ABONE OL1987/1988 sezonu... Galatasaray, Adanademirspor ile oynuyor. Takım şampiyonluk ipini göğüslemek için gün sayıyor. “Rambo” lakaplı Yusuf Altıntaş, tüm A.Demirspor defasını geçiyor ve topu ağlara göndereceği yerde, çizginin üzerinde tutup, bekliyor. Gerilerden koşup gelen futbolcu, topu ağlarla buluşturuyor. Bu gol, 281 maçta atacağı toplam 240 golden en kolayı, ama aynı zamanda da izahı en zor olacak gollerinden biriydi...
Tanju Çolak, kendisine “altın tepsi”de sunulan bu golü atarken, efsane futbolcu Metin Oktay’ın 38 gollük rekorunu kırıp Türkiye futbol tarihine, “Altın Ayakkabı” alarak da Avrupa futbol tarihine adını yazdırıyordu..
Yıllar geçtikçe, “gol krallığı müessesesi”ne olan ilgi de azaldı. Zira ülke liglerinin kıymet-i harbiyesi biraz Şampiyonlar Ligi’nin gölgesinde kalır oldu. Fakat Tanju Çolak bunu “güzel gollerin atılmamasına bağlıyor.
Teşekkür bile edemedim
Altın Ayakkabı töreninde Tanju'nun İngilizce konuşamaması da gündeme gelmişti. Kendisi de durumu kabul ediyor:
“Edemedim ya, edemedim !!!. Ettirmediler. Benim yanımda 5 dil bilen tercüman vardı.. Özhan Canaydın’ın Fransız ortağı Haim Fresco... Tören programında konuşacağıma dair bir şey yoktu. Kız geldi tak diye bana mikrofonu uzattı. Biz yani 'thank you very much' demeyi bilmiyor muyuz.'
İngilizce bilmemesi bir yana aslında Tanju Çolak, futbol kültürünün kodlarını çok iyi çözemedi veya bunu önemsemedi. Ki eğer böyle olmasaydı, belki futbolu Galatasaray’da noktalardı.
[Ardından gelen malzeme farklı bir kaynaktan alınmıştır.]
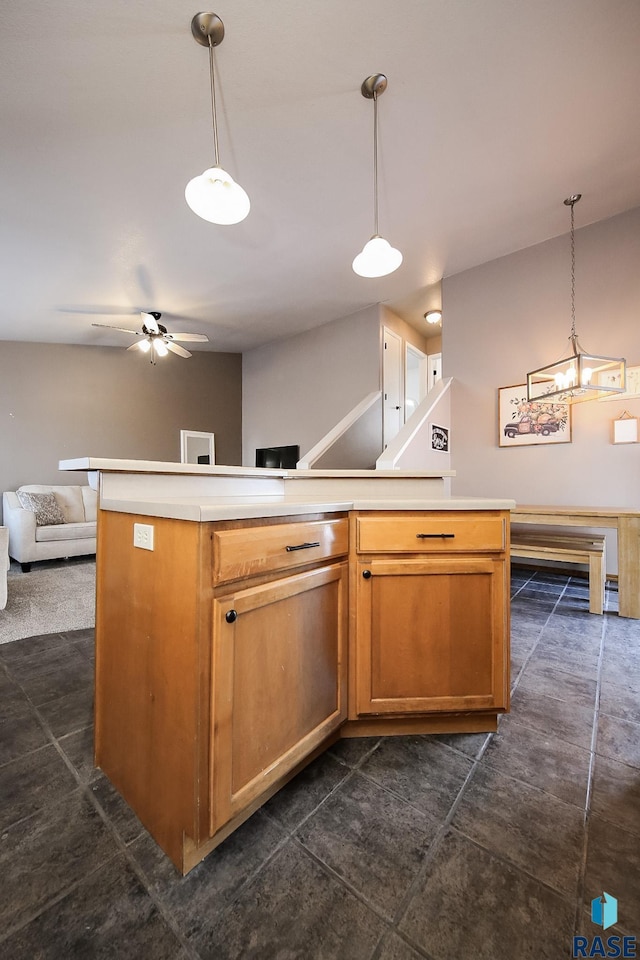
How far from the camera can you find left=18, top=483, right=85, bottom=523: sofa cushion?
469 centimetres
“Türkiye’de değerim bilinmedi” diyerek taca çıkan topu oyuna sokuyor ve “Örneğin Franz Beckenbauer, ve Michel Platini bugün önemli noktalarda bulunuyor. Beckenbaur bir liberoydu. Golcü müydü ?” şeklinde fiyakalı çalımlar atıyor.
“Kendini arada kalmış gibi mi” hissediyorsun diyerek topu durduruyorum, kaleye 25 metre uzaklıkta. Tanju Çolak da, geçiyor duran topun başına ve sağ içiyle vuruyor: “Galatasaray’dan Fenerbahçe’ye gidişim kabul edilmedi bir türlü.”
Gizli ambargo uygulanıyor
Daha önce 3 milyar liraya anlaştığı Alp Yalman’ın sonradan “dün dündür” diyerek kendisine o zamanın genç oyuncusu Bülent Korkmaz ile aynı parayı; 2 milyar önerdiğini anlatıyor. “Kibarca sana git dediler yani, öyle mi ?” diye soruyorum ve o da topu boş ağlara yuvarlıyor: “Evet”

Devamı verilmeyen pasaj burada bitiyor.